La coopération universitaire en danger
L’ironie de ce projet est qu’il touchera particulièrement les étudiants et étudiantes de la francophonie, en premier lieu ceux qui sont originaires du continent africain dans son ensemble (ils sont 150 000 actuellement en France), mettant ainsi en danger notre politique de coopération universitaire qui a fait de cet espace l’un des piliers de l’internationalisation de l’enseignement supérieur et de la recherche français au cours de ces dernières années.
Adopter ce décret, c’est donc aussi compromettre l’avenir de nos relations scientifiques avec cette région en plein essor, puisque les étudiants et étudiantes d’aujourd’hui seront les scientifiques de demain, dans et hors le monde académique. C’est enfin menacer très gravement le développement de la francophonie comme espace de communication et de savoir partagés.
Depuis le Moyen Age, la France a accueilli dans ses universités celles et ceux qui venaient y chercher le savoir et la culture. Les défis du monde contemporain et de la planète exigent encore plus qu’autrefois l’échange international des connaissances scientifiques. Ils nous enjoignent aussi de ne pas soumettre davantage la recherche à la logique de la concurrence, et à celle des frontières et des « défenses d’entrée » de tous ordres.
Nous considérons ainsi que l’instauration de droits d’inscription différenciés aura un effet globalement négatif pour la France et la francophonie, et demandons solennellement son retrait. Nous appelons à une réflexion incluant les acteurs du monde académique sur la stratégie générale de l’Etat en ce qui concerne l’avenir et le financement du service public de l’enseignement supérieur et de la recherche qui, selon le code de l’éducation, « doit assurer à toutes celles et à tous ceux qui en ont la volonté et la capacité l’accès aux formes les plus élevées de la culture et de la recherche, sans distinction d’origine et de milieu social ».
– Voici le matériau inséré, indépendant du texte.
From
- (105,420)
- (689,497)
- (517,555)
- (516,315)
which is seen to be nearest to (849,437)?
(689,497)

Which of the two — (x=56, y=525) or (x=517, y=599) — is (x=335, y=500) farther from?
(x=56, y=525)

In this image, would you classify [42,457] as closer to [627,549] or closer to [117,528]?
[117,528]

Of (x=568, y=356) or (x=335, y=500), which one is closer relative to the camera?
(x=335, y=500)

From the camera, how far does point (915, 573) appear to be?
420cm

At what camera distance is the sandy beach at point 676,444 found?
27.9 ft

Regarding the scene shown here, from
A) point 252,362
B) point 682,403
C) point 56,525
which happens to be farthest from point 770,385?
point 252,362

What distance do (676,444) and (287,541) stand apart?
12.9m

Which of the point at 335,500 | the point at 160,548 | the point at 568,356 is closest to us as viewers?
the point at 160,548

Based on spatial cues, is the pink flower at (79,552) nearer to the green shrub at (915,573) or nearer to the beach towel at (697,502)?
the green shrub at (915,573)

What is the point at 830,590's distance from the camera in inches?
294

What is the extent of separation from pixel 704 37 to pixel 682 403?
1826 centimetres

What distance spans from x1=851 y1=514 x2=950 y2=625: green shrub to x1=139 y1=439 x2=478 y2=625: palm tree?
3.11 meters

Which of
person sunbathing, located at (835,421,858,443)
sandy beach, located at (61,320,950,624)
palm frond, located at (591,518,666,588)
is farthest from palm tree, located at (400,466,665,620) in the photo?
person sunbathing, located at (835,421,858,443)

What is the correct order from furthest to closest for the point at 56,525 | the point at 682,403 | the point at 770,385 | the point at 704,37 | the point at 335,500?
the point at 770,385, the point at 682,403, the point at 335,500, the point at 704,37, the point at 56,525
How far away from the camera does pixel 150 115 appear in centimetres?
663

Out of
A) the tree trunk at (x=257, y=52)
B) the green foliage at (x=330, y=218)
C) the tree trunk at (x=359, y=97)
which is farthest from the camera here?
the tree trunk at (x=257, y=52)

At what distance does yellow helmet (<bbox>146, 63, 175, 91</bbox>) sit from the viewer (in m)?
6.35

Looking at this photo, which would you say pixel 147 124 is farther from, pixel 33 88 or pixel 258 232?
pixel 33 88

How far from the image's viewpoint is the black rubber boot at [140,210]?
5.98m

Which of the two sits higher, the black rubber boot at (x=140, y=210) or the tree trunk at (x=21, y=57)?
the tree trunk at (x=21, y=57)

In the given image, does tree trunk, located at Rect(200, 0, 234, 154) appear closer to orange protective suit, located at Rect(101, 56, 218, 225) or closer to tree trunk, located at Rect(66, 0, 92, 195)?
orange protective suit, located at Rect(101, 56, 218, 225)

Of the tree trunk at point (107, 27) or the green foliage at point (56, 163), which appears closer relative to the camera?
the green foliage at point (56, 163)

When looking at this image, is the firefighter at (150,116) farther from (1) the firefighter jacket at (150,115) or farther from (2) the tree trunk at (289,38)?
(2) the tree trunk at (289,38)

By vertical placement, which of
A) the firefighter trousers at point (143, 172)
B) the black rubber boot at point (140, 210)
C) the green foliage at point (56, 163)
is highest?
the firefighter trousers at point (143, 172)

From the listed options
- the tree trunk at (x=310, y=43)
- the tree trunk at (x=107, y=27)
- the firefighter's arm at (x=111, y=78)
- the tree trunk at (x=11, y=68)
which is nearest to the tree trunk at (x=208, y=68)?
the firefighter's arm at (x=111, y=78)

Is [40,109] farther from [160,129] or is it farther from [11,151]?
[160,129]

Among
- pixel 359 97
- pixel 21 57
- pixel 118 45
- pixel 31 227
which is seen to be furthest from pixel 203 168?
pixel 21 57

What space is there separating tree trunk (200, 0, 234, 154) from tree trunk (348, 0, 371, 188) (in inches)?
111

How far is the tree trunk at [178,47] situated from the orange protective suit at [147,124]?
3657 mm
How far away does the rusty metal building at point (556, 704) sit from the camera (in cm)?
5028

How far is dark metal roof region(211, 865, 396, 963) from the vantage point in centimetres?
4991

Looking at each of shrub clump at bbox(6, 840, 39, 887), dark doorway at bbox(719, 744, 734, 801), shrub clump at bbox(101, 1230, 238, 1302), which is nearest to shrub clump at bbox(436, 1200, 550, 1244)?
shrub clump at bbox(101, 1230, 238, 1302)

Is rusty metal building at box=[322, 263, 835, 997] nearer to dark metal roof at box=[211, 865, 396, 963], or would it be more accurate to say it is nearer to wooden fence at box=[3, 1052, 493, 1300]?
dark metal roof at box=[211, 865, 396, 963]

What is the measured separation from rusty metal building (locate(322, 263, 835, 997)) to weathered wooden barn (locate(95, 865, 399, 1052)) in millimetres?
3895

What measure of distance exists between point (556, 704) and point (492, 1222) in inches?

Liste des signataires : Sébastien Barot, Société française d’écologie et d’évolution ; Olivier Berné, Société française d’astronomie et d’astrophysique ; Anne Boyé, association Femmes et mathématiques ; Laure Carbonnel, Association française d’ethnologie et d’anthropologie ; Muriel Darmon, Association française de sociologie ; Bruno Dubois, Société française de neurologie ; Emmanuel Fureix, Société d’histoire de la Révolution de 1848 et des révolutions du XIXe siècle ; Matthieu Hély, Association des sociologues enseignants du supérieur ; Thierry Horsin, Société de mathématiques appliquées et industrielles ; Florence Jany-Catrice, Association française d’économie politique ; Lydia Kerkerian-Le Goff, Société des neurosciences ; Antoine Le Blanc, Comité national français de géographie ; Patrick Lemaire, Société française de biologie du développement ; Corine Maitte, Association française d’histoire des mondes du travail ; Barbara Morovich, Association française des anthropologues ; Evelyne Nakache, association Femmes & sciences ; Annie Raoult, Centre international de mathématiques pures et appliquées ; Stéphane Seuret, Société mathématique de France ; Andy Smith, Association française de science politique ; Clément Thibaud, Association des historiens contemporanéistes de l’enseignement supérieur et de la recherche ; Raphaël Trouillet, Société française de psychologie ; Dominique Valérian, Société des historiens médiévistes de l’enseignement supérieur public.